- **WORK TO BE COMPLETED**
Find every row below that contains the word "terms" and copy each of those rows in full.

- **RAW RECORDS**
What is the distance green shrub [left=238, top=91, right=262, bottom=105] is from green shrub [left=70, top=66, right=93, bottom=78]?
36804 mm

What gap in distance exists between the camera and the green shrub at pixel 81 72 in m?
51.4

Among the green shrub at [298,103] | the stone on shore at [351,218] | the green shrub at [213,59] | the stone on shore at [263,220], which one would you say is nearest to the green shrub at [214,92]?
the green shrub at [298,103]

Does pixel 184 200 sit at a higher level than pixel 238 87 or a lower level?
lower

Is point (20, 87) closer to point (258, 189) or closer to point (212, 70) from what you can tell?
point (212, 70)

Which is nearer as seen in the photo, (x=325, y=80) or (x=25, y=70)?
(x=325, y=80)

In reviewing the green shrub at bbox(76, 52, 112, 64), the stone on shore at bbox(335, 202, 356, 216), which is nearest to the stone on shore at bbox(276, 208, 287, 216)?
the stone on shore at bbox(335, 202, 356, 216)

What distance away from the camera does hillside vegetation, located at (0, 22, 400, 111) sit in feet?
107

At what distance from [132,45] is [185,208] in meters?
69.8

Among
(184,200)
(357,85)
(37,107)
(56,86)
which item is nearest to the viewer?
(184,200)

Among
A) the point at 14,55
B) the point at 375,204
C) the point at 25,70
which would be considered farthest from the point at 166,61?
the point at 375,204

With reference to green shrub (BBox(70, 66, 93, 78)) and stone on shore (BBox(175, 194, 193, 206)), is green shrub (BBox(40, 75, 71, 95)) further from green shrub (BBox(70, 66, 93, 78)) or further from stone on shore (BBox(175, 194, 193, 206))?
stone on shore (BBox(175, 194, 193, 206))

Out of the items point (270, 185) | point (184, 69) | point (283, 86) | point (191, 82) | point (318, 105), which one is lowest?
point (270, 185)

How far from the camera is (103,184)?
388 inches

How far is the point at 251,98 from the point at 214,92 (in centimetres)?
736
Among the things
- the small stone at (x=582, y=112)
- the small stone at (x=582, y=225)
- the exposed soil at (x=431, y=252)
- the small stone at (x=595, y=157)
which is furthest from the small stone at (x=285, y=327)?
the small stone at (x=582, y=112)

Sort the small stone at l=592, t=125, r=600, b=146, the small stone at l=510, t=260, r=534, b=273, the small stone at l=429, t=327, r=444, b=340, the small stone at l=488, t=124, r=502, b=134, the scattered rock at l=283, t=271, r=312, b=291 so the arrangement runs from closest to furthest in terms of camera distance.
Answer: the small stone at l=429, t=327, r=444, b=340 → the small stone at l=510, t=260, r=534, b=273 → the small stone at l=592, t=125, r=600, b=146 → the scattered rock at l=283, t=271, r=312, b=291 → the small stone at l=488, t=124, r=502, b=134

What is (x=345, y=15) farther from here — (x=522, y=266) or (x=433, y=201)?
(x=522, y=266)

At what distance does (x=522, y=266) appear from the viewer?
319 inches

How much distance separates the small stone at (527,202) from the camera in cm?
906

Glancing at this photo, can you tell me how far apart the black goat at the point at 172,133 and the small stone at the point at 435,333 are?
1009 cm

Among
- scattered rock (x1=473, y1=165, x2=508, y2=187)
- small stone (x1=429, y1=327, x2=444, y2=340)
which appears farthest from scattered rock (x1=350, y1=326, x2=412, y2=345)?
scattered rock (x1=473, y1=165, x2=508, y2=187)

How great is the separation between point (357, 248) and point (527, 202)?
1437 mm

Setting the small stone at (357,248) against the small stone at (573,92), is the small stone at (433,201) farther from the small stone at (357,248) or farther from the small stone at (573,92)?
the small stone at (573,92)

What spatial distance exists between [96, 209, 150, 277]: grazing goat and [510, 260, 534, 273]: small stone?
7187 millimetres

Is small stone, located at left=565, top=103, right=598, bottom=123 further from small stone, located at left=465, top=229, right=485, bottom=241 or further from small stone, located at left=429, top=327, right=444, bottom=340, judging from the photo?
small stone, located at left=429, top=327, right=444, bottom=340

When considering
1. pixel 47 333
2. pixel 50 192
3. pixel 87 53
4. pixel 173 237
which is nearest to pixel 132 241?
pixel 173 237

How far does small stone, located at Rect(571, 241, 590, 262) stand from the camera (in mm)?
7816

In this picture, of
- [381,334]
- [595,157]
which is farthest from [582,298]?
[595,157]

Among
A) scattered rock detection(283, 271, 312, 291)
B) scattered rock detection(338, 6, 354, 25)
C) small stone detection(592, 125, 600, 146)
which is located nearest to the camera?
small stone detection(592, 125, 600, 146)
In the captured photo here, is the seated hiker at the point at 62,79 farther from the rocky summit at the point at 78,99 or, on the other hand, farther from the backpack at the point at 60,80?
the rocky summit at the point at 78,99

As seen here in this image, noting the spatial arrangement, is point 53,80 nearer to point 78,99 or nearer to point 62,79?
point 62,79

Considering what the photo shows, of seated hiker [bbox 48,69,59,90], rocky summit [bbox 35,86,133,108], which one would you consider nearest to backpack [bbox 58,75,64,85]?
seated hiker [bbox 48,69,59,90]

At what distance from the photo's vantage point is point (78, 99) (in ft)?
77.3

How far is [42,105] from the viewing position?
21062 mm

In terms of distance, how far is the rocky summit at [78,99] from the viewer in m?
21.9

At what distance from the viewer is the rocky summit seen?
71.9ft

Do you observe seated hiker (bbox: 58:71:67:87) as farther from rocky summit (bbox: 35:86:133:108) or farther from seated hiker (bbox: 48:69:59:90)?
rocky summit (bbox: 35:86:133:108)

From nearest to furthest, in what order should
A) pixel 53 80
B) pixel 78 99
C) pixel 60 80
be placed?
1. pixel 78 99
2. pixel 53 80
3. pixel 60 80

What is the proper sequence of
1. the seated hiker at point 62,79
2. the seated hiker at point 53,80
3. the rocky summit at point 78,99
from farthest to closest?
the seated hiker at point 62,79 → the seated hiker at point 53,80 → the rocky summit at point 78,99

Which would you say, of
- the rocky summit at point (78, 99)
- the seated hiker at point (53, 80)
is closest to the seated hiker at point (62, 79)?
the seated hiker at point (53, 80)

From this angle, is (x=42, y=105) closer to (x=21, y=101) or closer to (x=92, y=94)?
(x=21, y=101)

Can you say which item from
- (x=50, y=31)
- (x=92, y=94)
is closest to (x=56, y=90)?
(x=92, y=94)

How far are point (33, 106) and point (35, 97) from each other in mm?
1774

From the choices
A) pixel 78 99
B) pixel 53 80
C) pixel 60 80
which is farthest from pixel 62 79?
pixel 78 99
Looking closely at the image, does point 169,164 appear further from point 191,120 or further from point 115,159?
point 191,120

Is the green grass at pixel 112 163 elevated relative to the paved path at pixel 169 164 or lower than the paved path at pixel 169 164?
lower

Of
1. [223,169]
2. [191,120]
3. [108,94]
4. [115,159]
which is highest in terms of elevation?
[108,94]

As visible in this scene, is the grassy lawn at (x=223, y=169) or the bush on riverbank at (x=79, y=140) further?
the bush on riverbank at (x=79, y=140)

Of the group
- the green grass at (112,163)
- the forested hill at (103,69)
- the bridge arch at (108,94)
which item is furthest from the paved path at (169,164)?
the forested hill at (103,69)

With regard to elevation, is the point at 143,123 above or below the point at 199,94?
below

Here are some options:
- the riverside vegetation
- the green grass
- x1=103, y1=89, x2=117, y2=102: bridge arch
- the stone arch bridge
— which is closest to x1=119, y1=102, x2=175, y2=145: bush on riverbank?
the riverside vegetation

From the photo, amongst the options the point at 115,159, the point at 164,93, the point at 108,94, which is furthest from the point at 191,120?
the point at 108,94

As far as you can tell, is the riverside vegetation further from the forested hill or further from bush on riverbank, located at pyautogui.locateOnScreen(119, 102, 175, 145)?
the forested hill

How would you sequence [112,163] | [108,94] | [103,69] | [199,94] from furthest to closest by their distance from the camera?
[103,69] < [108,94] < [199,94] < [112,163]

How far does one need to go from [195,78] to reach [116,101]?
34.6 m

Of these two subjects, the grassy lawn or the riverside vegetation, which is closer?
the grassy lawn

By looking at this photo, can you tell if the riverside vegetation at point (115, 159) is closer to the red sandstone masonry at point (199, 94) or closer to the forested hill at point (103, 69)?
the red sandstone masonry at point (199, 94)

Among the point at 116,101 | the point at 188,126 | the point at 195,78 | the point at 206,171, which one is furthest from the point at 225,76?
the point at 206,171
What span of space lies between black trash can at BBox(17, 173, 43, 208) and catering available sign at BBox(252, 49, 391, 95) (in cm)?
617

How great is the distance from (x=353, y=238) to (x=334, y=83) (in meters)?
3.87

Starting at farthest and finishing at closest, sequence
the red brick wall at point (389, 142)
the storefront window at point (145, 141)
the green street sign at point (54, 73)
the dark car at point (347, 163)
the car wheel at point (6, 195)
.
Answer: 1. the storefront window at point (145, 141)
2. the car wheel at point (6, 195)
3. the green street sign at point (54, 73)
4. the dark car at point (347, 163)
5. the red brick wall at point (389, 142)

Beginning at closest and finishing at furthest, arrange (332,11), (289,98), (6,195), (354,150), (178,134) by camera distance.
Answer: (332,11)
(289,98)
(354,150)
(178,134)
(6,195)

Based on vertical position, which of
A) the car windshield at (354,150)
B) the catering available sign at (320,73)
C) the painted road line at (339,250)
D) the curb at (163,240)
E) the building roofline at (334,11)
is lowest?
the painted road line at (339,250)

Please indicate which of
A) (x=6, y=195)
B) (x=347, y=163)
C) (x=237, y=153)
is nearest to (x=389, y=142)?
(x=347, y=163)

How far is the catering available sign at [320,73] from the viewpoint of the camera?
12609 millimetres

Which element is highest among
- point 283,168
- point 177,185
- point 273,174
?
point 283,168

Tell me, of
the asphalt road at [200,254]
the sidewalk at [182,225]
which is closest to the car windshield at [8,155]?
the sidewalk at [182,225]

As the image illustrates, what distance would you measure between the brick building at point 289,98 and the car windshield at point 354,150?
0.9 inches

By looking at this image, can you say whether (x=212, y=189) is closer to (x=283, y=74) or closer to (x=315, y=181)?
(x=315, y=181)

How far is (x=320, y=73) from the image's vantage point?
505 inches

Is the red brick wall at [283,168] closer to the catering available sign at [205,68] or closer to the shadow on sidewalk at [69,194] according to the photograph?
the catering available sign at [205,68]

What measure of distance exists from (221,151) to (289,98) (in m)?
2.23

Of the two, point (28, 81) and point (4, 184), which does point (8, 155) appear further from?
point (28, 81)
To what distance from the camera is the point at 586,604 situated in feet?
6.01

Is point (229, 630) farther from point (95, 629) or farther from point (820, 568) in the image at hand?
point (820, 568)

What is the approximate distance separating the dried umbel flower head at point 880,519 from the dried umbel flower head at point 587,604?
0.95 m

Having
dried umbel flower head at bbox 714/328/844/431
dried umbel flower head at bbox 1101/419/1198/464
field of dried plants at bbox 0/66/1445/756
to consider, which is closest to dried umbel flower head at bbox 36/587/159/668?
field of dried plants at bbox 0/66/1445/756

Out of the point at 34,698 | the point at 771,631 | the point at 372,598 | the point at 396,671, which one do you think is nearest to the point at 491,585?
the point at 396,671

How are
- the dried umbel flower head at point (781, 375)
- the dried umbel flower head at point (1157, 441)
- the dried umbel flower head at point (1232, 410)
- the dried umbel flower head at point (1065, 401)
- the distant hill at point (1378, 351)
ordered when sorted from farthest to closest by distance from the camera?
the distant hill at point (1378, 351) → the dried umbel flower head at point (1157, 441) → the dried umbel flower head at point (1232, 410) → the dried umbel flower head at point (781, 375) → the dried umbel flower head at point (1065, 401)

- **RESULT FOR THIS EXERCISE**
Sort the small stone at l=592, t=125, r=600, b=146, the small stone at l=510, t=260, r=534, b=273, the small stone at l=429, t=327, r=444, b=340, the small stone at l=488, t=124, r=502, b=134, the scattered rock at l=283, t=271, r=312, b=291 so the arrangement runs from closest to furthest in terms of camera distance.
In terms of distance, how far is the rocky summit at [78,99] from the viewer in m?
which is highest in terms of elevation?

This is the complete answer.